Drum type drives cut length, which is logically associated with chip quality, fuel consumption, and productivity. A longer cut length corresponds to fewer cuts per unit mass. That results in a lower specific consumption and a faster feeding rate, i.e., higher productivity. The strong effect of drum type on productivity and fuel consumption is combined with the effect of blade wear, which is even stronger: drum type can determine changes on the order of 15 to 20 percent, whereas blade wear can affect productivity and fuel consumption by 25 to 35 percent. If the main goal is increasing productivity and/or decreasing fuel consumption, then reducing blade wear should be the primary target. In fact, previous studies indicate that fuel consumption can increase up to 50 percent as a result of blade wear (Nati et al. 2010). This study returned slightly lower figures because the knives were replaced after processing 10 loads without waiting for their blades to be completely dull. If the knives had been used for a longer time, fuel consumption would have increased further.

Material type affects productivity and particle size, but not fuel consumption per dry unit. The effect is stronger on net productivity than on theoretical productivity, meaning that differences between materials increase when loader handling is included in the calculation. That may indicate that the effect of material type originates from its handling characteristics (Spinelli and Magagnotti 2010b). Both assortments were 2 m long, but while sawmill residues were straight, relatively homogeneous, and generally well aligned, logs were often crooked, heterogeneous, and entangled. That made them difficult to “digest” for the feeding rollers (i.e., negative effect on theoretical productivity, which excluded loader time), and even more difficult to handle for the loader (i.e., negative effect on net productivity, including loader time). The slower feed rate may explain why logs generated smaller chips compared with sawmill residues.

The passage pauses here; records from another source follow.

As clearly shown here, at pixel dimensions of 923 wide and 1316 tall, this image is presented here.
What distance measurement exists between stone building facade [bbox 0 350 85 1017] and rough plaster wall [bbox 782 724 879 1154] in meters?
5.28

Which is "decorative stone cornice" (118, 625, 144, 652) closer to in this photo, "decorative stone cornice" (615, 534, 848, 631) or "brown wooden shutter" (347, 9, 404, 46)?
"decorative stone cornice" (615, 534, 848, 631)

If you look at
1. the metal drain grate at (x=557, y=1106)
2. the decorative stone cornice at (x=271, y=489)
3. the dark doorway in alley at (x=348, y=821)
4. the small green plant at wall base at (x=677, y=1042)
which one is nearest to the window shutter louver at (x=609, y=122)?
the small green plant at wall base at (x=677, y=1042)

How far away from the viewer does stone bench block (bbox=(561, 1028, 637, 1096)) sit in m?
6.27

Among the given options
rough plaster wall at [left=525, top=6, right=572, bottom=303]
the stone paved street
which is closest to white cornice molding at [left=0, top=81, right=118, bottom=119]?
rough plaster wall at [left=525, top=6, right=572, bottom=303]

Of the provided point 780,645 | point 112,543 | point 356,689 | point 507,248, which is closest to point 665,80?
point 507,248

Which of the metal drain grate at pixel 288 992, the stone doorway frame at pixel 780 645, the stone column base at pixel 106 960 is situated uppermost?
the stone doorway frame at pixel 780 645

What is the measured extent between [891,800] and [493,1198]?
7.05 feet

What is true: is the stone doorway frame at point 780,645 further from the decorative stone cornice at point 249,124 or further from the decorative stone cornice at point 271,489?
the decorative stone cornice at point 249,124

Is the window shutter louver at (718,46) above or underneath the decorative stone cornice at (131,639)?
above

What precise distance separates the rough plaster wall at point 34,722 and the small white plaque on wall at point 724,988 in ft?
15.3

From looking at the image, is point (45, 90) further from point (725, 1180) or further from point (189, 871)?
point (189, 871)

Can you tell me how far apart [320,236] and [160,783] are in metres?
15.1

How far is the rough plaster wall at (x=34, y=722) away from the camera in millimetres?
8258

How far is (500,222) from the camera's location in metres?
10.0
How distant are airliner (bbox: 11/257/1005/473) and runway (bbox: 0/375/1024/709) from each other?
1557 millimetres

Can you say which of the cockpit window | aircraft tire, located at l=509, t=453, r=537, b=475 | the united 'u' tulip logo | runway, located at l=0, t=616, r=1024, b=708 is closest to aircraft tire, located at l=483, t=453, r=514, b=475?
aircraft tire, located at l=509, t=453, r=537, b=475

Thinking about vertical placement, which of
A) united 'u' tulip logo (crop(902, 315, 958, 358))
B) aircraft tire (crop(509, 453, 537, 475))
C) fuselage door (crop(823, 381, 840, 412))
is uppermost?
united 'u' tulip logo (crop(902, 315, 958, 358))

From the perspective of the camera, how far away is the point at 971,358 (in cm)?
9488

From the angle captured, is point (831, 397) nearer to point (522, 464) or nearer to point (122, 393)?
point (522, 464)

In general, the fuel consumption levels recorded in this study are compatible with those reported by previous chipper studies. An almost perfect match is obtained with the 2.7 to 3.6 liters odt⁻¹ reported for an industrial chipper powered by a 260-kW independent engine (Spinelli et al. 2011). A similar study conducted on a much smaller chipper (58 kW) returned a higher fuel consumption, between 3.4 and 4.2 liters odt⁻¹ (Spinelli et al. 2012). That difference could be explained with scale efficiency.

As to the productivity levels, readers must be aware that the figures in this study refer to net chipping productivity and are calculated for chipping time only, excluding all accessory work time and delays (Björheden et al. 1995). In particular, delays can represent up to 50 percent of a chipper's scheduled work time (Spinelli and Visser 2009). Inclusion of accessory work time and delays will not only reduce machine productivity but may also reduce the eventual differences between treatments.

Conclusions

All else being equal, doubling cut length through the installation of a new drum results in a 50 percent increase of average chip length, a 15 percent increase of net productivity, and a 15 percent decrease of fuel consumption. The handling characteristics of the raw material have a strong impact on chipper productivity, causing variations on the order of 20 percent. The discharge system has no significant effect on fuel consumption or productivity, but it does impact product quality and bulk density. Using a blower allows increasing bulk density between 4 and 7 percent, whereas the installation of a belt conveyor reduces the incidence of small chips and fine particles by up to 30 percent. This knowledge can be used to fine-tune chipping operations, moving one more step towards optimization.